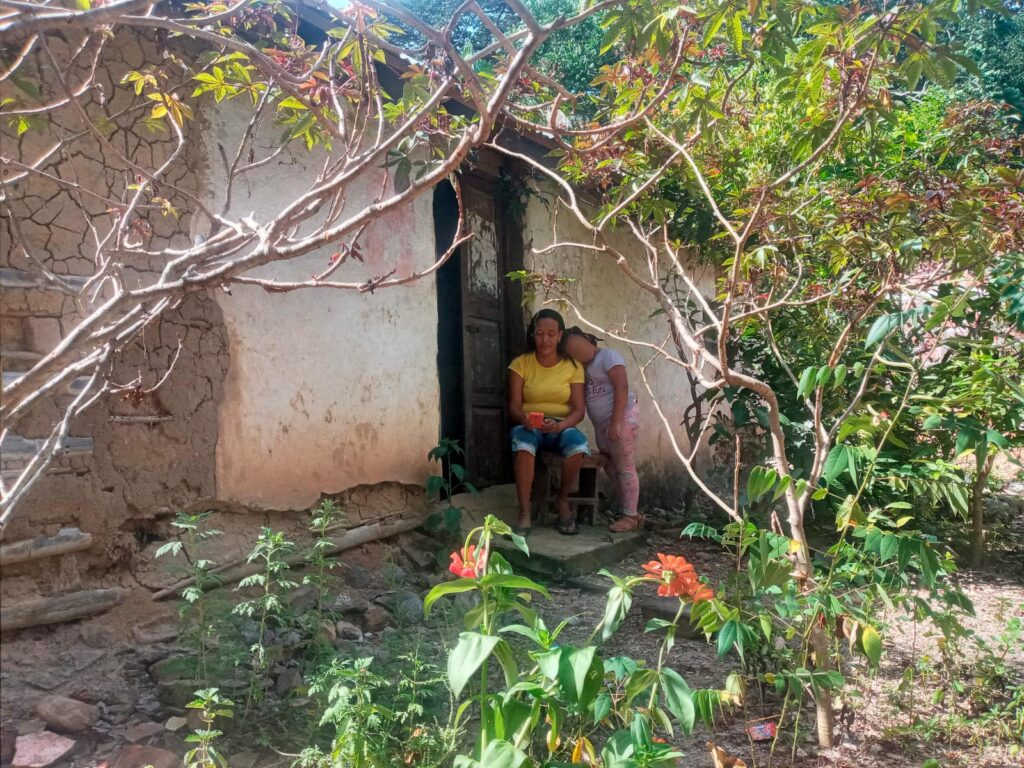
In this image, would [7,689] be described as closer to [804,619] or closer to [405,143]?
[405,143]

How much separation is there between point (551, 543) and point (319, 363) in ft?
5.16

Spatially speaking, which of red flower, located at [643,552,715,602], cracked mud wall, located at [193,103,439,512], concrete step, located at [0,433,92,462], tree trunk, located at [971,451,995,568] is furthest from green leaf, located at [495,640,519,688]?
tree trunk, located at [971,451,995,568]

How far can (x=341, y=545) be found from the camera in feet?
12.1

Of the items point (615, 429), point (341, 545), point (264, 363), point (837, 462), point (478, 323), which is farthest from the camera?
point (478, 323)

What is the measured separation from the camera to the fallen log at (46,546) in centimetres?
260

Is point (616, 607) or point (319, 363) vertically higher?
point (319, 363)

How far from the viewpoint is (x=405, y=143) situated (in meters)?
2.74

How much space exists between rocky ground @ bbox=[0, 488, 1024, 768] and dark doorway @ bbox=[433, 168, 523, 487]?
164 cm

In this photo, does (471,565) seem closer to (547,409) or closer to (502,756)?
(502,756)

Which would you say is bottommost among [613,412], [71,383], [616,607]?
[616,607]

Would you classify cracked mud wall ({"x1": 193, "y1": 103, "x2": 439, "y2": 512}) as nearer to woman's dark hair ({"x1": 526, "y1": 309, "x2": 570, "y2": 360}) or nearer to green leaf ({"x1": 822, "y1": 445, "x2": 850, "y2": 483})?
woman's dark hair ({"x1": 526, "y1": 309, "x2": 570, "y2": 360})

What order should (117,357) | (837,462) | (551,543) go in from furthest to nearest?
(551,543) → (117,357) → (837,462)

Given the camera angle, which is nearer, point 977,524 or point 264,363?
point 264,363

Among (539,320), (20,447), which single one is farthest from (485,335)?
(20,447)
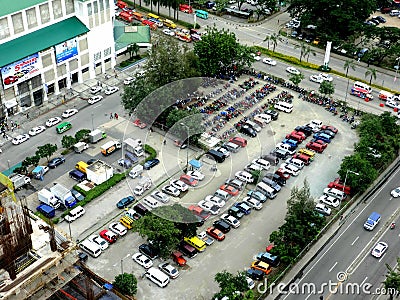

▸ **Exercise brief**:
Arrange the material as a JSON list of strings, from the line containing "What order should" through the end of the material, both included. Use one string per line, skip blank lines, and omit the pictures.

▸ **Reply**:
[
  "What order should (117,357) | (837,462) | (551,543) go in from furthest to nearest?",
  "(551,543) → (117,357) → (837,462)",
  "Given the camera angle, which is nearer, point 977,524 or point 264,363?",
  "point 264,363",
  "Among (539,320), (20,447), which single one is farthest from (485,335)?",
  "(20,447)"
]